Obama’s campaign has said it will make no promise to use the public funds for the November election, even though the candidate previously indicated a desire to do so. The rules would restrict him to $85 million after the August convention. In contrast, Obama pulled in $32 million in January alone, while McCain pulled in $13 million.

“I made the commitment to the American people that if I were the nominee of my party, I would go the route of public financing. I expect Senator Obama to keep his word to the American people as well,” McCain said in Oshkosh, Wis. “This is all about a commitment we made to the American people. I am going to keep that commitment. I think the American people have every reason to expect him to keep his commitment.”

It’s McCain’s latest move to look past one-time Democratic front-runner Hillary Clinton and directly challenge Obama, as the Illinois senator takes the lead in the delegate count. McCain, the presumptive GOP nominee, first called on Obama Thursday to stop hiding details on his congressional earmarks — even though a report showed Clinton helped secure nearly four times as many earmarks for her state than Obama did last year.

Though McCain said Thursday that he’s not counting Clinton out, by raising the public financing issue he’s already treating Obama like the party nominee.

To be honest, this is going to be rough for Obama only in the point that he’s now taking fire from McCain and Hillary Clinton at the same time. He’s getting it double-barreled now and we’ll see how he handles the both of them.

The New York Times originally brought this all to light:

The New York Times reported Friday that McCain’s campaign was moving to press the public financing matter with Obama. The article said Obama issued a challenge a year ago to only use the public money in a general election, and that McCain was the only candidate who accepted the challenge.

But since then Obama’s fundraising has skyrocketed, meaning he could have far more money by just using his own funds in a general election.

If Obama truly did make that pledge, and I have yet to see definitive evidence, then he will probably need to stick with it. If not, it will be a little blemish on his “change” theme of a new kind of politics.

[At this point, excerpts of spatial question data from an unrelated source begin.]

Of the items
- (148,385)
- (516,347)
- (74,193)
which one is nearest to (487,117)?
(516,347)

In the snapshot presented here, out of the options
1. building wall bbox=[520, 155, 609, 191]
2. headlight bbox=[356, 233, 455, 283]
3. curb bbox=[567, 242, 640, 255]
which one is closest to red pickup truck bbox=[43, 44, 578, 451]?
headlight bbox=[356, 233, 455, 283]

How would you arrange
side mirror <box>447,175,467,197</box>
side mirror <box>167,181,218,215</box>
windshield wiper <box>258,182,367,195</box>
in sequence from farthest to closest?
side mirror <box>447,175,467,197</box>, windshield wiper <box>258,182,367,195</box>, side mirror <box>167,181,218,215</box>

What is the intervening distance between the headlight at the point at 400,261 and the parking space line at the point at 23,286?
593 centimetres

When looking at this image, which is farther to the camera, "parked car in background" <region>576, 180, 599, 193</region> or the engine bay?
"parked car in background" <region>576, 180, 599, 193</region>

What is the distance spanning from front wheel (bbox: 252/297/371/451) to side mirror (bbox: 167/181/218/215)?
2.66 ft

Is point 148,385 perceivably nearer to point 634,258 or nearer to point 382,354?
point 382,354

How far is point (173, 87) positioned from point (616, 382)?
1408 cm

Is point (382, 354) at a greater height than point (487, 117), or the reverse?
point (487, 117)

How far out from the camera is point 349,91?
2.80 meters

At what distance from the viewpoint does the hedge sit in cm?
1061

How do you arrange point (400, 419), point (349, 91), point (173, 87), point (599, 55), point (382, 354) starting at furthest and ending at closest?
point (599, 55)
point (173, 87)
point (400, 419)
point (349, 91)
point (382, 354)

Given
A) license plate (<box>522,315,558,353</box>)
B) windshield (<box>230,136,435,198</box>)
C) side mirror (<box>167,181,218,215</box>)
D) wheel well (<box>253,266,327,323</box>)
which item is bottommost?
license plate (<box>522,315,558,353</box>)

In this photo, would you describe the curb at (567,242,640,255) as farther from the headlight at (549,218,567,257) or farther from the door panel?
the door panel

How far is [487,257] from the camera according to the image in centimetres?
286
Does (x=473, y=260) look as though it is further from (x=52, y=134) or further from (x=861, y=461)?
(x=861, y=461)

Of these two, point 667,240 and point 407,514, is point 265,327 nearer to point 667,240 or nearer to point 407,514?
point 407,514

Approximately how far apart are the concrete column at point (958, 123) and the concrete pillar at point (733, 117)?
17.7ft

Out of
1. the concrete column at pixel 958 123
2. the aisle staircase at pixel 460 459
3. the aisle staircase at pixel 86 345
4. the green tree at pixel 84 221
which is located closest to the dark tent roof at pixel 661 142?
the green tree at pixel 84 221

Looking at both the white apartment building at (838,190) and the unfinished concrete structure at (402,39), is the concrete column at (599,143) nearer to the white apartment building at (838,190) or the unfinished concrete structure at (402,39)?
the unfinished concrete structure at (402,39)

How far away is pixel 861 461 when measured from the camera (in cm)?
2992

Though clearly it would be to Obama’s advantage to use his campaign’s own funds, he’s been raising money hand over fist. McCain’s campaign, on other hand, is still in debt as far as I know though they will probably be doing better this quarter since he’s now the presumptive nominee.

  • Michael

    These reports by McCain are, at best, confusing. I thought he had already agreed to note accept public financing for his bid (and was getting deeply criticized for that).

    If indeed he and Obama made a pledge to use public finances, then they are currently both in violation of that agreement (and, considering that McCain has all but won the nomination and Obama is still in a tight race, McCain’s rejection of public financing is all the more glaring).

  • Jake

    I’m sure McCain is going to do all he can to criticize Obama because he doesn’t have a shot at beating him in the general election. Him and every republican wants Clinton to be the nominee.